Semantic deduplication is computationally intensive, especially for large datasets. However, the benefits in terms of reduced training time and improved model performance often outweigh the upfront cost:

  • Use GPU acceleration for faster embedding generation and clustering

  • Adjust the number of clusters (n_clusters) based on your dataset size and available resources

  • The eps_to_extract parameter controls the trade-off between dataset size reduction and potential information loss

  • Using batched cosine similarity significantly reduces memory requirements for large datasets

GPU Requirements#

Hardware Prerequisites:

  • NVIDIA GPU with CUDA support

  • Sufficient GPU memory (recommended: >8GB for medium datasets)
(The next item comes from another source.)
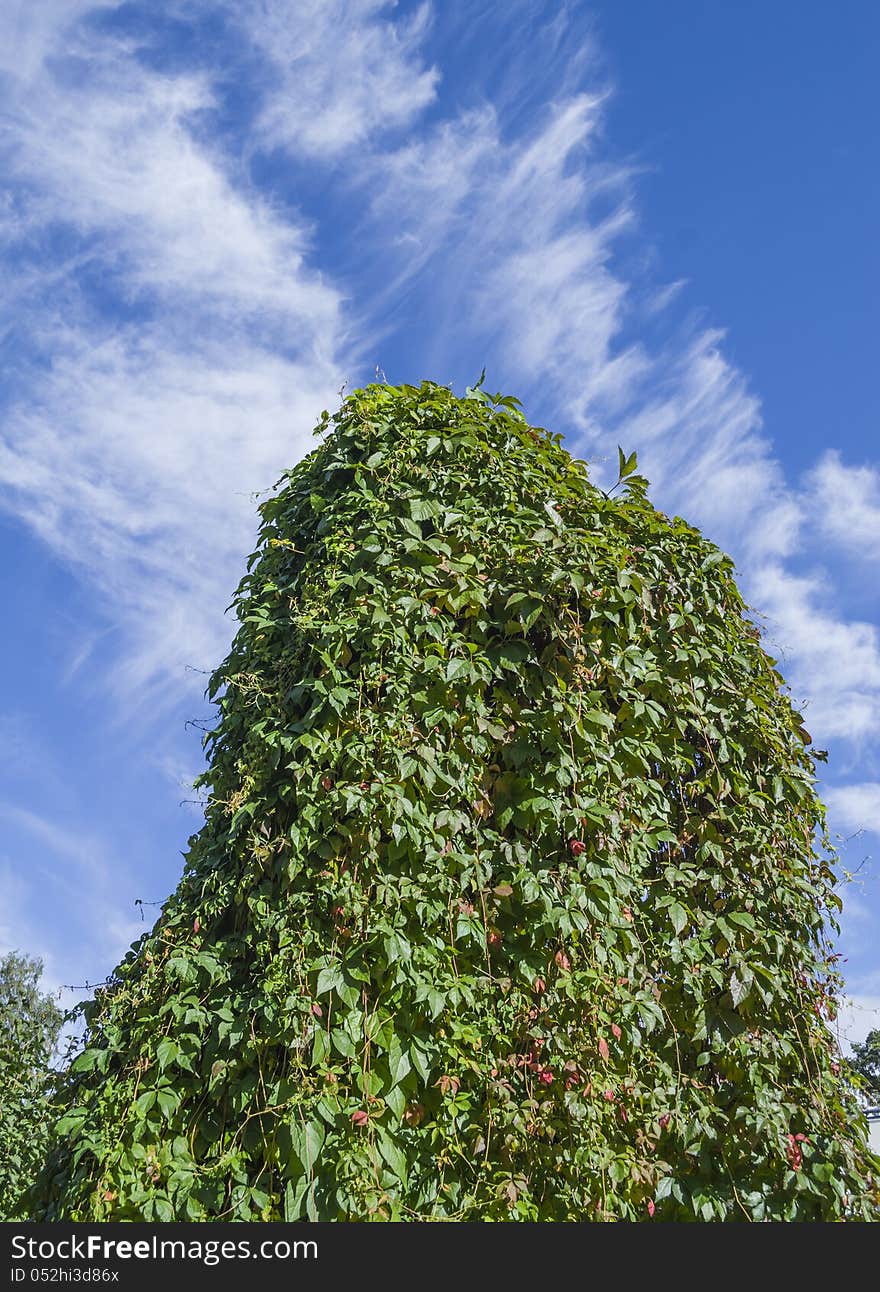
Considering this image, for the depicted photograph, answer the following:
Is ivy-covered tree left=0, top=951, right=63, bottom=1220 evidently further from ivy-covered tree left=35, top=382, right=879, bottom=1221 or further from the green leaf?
the green leaf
  • RAPIDS libraries (cuDF, cuML) for GPU-accelerated operations

Backend Requirements:

  • Required: cudf backend for GPU acceleration

  • Not supported: CPU-only processing (use hash-based deduplication instead)

Performance Characteristics:

  • Embedding Generation: GPU-accelerated using PyTorch models

  • Clustering: GPU-accelerated k-means clustering

  • Similarity Computation: Batched GPU operations for cosine similarity

Table 11 Performance Scaling#

Dataset Size

GPU Memory Required

Processing Time

Recommended GPUs

<100K docs

4-8 GB

1-2 hours

RTX 3080, A100

100K-1M docs

8-16 GB

2-8 hours

RTX 4090, A100

1M docs

16 GB

8+ hours

A100, H100

For very large datasets, consider distributed processing across multiple GPUs or use incremental processing approaches.

For more details on the algorithm and its performance implications, refer to the original paper: SemDeDup: Data-efficient learning at web-scale through semantic deduplication by Abbas et al.